--- begin ENTRIES SHOWN ---

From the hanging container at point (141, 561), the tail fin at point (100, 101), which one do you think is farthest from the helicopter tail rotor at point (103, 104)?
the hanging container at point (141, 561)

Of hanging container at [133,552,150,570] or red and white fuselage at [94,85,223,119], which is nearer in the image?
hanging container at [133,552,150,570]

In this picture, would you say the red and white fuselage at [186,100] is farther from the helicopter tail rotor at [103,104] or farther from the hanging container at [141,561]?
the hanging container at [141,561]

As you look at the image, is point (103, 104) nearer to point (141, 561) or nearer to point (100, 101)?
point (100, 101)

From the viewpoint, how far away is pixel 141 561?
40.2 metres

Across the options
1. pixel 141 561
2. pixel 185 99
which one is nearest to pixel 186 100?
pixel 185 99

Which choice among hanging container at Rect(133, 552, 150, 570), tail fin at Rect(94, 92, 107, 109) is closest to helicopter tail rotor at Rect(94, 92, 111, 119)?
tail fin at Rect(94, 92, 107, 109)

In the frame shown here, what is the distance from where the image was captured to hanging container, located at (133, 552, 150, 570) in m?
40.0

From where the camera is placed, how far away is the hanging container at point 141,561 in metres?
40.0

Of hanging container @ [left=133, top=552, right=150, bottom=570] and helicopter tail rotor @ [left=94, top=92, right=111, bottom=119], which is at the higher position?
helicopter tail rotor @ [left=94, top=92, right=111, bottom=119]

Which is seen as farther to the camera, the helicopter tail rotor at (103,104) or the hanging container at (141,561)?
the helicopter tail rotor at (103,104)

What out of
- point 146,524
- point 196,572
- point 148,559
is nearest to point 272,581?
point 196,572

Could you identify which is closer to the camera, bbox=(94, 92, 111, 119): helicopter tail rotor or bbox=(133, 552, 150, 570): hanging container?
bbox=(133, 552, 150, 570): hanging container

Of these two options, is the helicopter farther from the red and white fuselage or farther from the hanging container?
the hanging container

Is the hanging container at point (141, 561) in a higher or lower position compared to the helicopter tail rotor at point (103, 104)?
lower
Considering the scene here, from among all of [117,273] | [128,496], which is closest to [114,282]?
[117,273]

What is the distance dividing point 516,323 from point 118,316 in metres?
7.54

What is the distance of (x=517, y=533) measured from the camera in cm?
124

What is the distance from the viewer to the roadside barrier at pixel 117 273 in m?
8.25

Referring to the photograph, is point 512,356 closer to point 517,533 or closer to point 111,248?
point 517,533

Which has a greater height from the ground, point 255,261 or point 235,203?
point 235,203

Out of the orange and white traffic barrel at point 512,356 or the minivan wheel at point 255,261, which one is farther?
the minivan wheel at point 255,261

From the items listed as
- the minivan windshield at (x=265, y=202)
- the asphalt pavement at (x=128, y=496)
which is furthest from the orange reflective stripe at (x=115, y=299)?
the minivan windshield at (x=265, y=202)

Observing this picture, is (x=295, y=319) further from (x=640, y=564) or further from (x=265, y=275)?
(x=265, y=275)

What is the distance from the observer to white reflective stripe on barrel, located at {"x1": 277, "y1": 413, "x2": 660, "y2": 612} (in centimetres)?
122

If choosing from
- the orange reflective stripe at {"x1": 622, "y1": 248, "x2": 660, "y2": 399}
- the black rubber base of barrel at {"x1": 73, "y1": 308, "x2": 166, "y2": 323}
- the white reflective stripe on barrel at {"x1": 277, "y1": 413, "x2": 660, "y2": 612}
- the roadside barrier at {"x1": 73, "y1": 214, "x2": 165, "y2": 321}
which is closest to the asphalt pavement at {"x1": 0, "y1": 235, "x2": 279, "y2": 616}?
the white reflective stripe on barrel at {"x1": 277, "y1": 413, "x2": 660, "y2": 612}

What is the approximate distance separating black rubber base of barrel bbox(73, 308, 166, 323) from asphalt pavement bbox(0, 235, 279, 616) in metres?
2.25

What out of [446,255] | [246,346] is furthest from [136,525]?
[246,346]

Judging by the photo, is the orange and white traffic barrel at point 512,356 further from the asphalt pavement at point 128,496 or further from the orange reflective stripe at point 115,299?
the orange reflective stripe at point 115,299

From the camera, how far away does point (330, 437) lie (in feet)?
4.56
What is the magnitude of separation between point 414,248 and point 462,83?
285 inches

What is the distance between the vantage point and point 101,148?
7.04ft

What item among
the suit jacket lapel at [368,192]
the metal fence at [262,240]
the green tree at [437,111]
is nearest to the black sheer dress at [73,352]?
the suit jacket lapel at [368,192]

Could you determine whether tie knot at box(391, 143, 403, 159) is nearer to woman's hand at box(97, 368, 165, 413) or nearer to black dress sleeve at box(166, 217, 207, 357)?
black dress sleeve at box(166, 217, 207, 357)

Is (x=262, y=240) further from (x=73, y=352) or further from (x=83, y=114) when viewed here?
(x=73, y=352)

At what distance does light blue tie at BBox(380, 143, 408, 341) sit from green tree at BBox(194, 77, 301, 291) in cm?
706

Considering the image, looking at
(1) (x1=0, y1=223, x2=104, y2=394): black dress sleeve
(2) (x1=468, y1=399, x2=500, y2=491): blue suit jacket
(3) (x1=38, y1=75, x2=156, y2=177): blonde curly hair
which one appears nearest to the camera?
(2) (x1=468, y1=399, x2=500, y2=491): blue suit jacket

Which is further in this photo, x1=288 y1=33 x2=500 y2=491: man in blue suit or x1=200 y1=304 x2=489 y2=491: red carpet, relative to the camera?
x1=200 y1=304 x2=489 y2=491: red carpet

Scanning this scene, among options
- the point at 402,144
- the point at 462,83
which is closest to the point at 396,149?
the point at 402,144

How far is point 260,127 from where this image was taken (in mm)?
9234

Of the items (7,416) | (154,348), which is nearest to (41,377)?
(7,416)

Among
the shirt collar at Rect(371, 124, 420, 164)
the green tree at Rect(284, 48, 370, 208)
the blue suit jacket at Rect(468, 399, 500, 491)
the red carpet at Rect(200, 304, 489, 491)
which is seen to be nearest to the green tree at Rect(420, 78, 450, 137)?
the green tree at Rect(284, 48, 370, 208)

--- end ENTRIES SHOWN ---

(REQUEST): Copy the lines above word for word, leaving out nothing.

(EXERCISE ANSWER):
From the hanging container at point (141, 561), the tail fin at point (100, 101), which one do you think is farthest from the helicopter tail rotor at point (103, 104)?
the hanging container at point (141, 561)

Of hanging container at [133,552,150,570] or red and white fuselage at [94,85,223,119], which is nearer in the image?
hanging container at [133,552,150,570]

In this picture, would you say the red and white fuselage at [186,100] is farther from the helicopter tail rotor at [103,104] or farther from the hanging container at [141,561]?
the hanging container at [141,561]

As you look at the image, is point (103, 104) nearer to point (141, 561) or nearer to point (100, 101)?
point (100, 101)

From the viewpoint, how far away is pixel 141 561?
40.2 metres

Across the options
1. pixel 141 561
2. pixel 185 99
which one is nearest to pixel 186 100?
pixel 185 99

Which choice among hanging container at Rect(133, 552, 150, 570), tail fin at Rect(94, 92, 107, 109) is closest to helicopter tail rotor at Rect(94, 92, 111, 119)?
tail fin at Rect(94, 92, 107, 109)

In the frame shown here, what is the distance from where the image was captured to hanging container, located at (133, 552, 150, 570) in m?
40.0

From where the camera is placed, how far away is the hanging container at point 141,561 in metres?
40.0

Of hanging container @ [left=133, top=552, right=150, bottom=570] and helicopter tail rotor @ [left=94, top=92, right=111, bottom=119], which is at the higher position?
helicopter tail rotor @ [left=94, top=92, right=111, bottom=119]

Which is seen as farther to the camera, the helicopter tail rotor at (103,104) or the hanging container at (141,561)?
the helicopter tail rotor at (103,104)

What out of
- point 146,524
- point 196,572
- point 148,559
is nearest to point 272,581?
point 196,572

Could you identify which is closer to the camera, bbox=(94, 92, 111, 119): helicopter tail rotor or bbox=(133, 552, 150, 570): hanging container?
bbox=(133, 552, 150, 570): hanging container

Of these two options, is the helicopter farther from the red and white fuselage or farther from the hanging container?
the hanging container

Is the hanging container at point (141, 561) in a higher or lower position compared to the helicopter tail rotor at point (103, 104)?
lower
Considering the scene here, from among all of [117,273] | [128,496], which is closest to [114,282]?
[117,273]

What is the distance dividing point 516,323 from point 118,316 in metres?
7.54

What is the distance of (x=517, y=533) measured from the camera in cm?
124

What is the distance from the viewer to the roadside barrier at pixel 117 273 in m?
8.25

Referring to the photograph, is point 512,356 closer to point 517,533 or closer to point 111,248?
point 517,533

Which has a greater height from the ground, point 255,261 or point 235,203?
point 235,203

Out of the orange and white traffic barrel at point 512,356 or the minivan wheel at point 255,261, which one is farther?
the minivan wheel at point 255,261

From the items listed as
- the minivan windshield at (x=265, y=202)
- the asphalt pavement at (x=128, y=496)
which is furthest from the orange reflective stripe at (x=115, y=299)?
the minivan windshield at (x=265, y=202)

Observing this picture, is (x=295, y=319) further from (x=640, y=564) or further from (x=265, y=275)?
(x=265, y=275)

What is the distance from the observer to white reflective stripe on barrel, located at {"x1": 277, "y1": 413, "x2": 660, "y2": 612} (in centimetres)?
122

If choosing from
- the orange reflective stripe at {"x1": 622, "y1": 248, "x2": 660, "y2": 399}
- the black rubber base of barrel at {"x1": 73, "y1": 308, "x2": 166, "y2": 323}
- the white reflective stripe on barrel at {"x1": 277, "y1": 413, "x2": 660, "y2": 612}
- the roadside barrier at {"x1": 73, "y1": 214, "x2": 165, "y2": 321}
which is closest to the asphalt pavement at {"x1": 0, "y1": 235, "x2": 279, "y2": 616}?
the white reflective stripe on barrel at {"x1": 277, "y1": 413, "x2": 660, "y2": 612}

What is the approximate distance separating black rubber base of barrel bbox(73, 308, 166, 323) from asphalt pavement bbox(0, 235, 279, 616) in metres?
2.25

What out of [446,255] | [246,346] is furthest from [136,525]?
[246,346]

Judging by the photo, is the orange and white traffic barrel at point 512,356 further from the asphalt pavement at point 128,496 or further from the orange reflective stripe at point 115,299?
the orange reflective stripe at point 115,299

From the camera, how far away does point (330, 437) lie (in feet)?
4.56
What is the magnitude of separation between point 414,248 and point 462,83?
285 inches

What is the distance between the vantage point and point 101,148?
7.04ft

What item among
the suit jacket lapel at [368,192]
the metal fence at [262,240]
the green tree at [437,111]
is nearest to the black sheer dress at [73,352]?
the suit jacket lapel at [368,192]

Could you determine whether tie knot at box(391, 143, 403, 159) is nearer to woman's hand at box(97, 368, 165, 413) or nearer to black dress sleeve at box(166, 217, 207, 357)?
black dress sleeve at box(166, 217, 207, 357)

Is (x=262, y=240) further from (x=73, y=352) or further from (x=83, y=114) when viewed here?
(x=73, y=352)

At what distance does light blue tie at BBox(380, 143, 408, 341) sit from green tree at BBox(194, 77, 301, 291) in cm?
706

Considering the image, looking at
(1) (x1=0, y1=223, x2=104, y2=394): black dress sleeve
(2) (x1=468, y1=399, x2=500, y2=491): blue suit jacket
(3) (x1=38, y1=75, x2=156, y2=177): blonde curly hair
which one appears nearest to the camera?
(2) (x1=468, y1=399, x2=500, y2=491): blue suit jacket

Which is further in this photo, x1=288 y1=33 x2=500 y2=491: man in blue suit or x1=200 y1=304 x2=489 y2=491: red carpet, relative to the camera?
x1=200 y1=304 x2=489 y2=491: red carpet

Scanning this scene, among options
- the point at 402,144
- the point at 462,83
which is closest to the point at 396,149?
the point at 402,144

How far is point 260,127 from where this image was taken (in mm)?
9234

Of the items (7,416) | (154,348), which is nearest to (41,377)?
(7,416)

Among
the shirt collar at Rect(371, 124, 420, 164)
the green tree at Rect(284, 48, 370, 208)
the blue suit jacket at Rect(468, 399, 500, 491)
the red carpet at Rect(200, 304, 489, 491)
which is seen to be nearest to the green tree at Rect(420, 78, 450, 137)?
the green tree at Rect(284, 48, 370, 208)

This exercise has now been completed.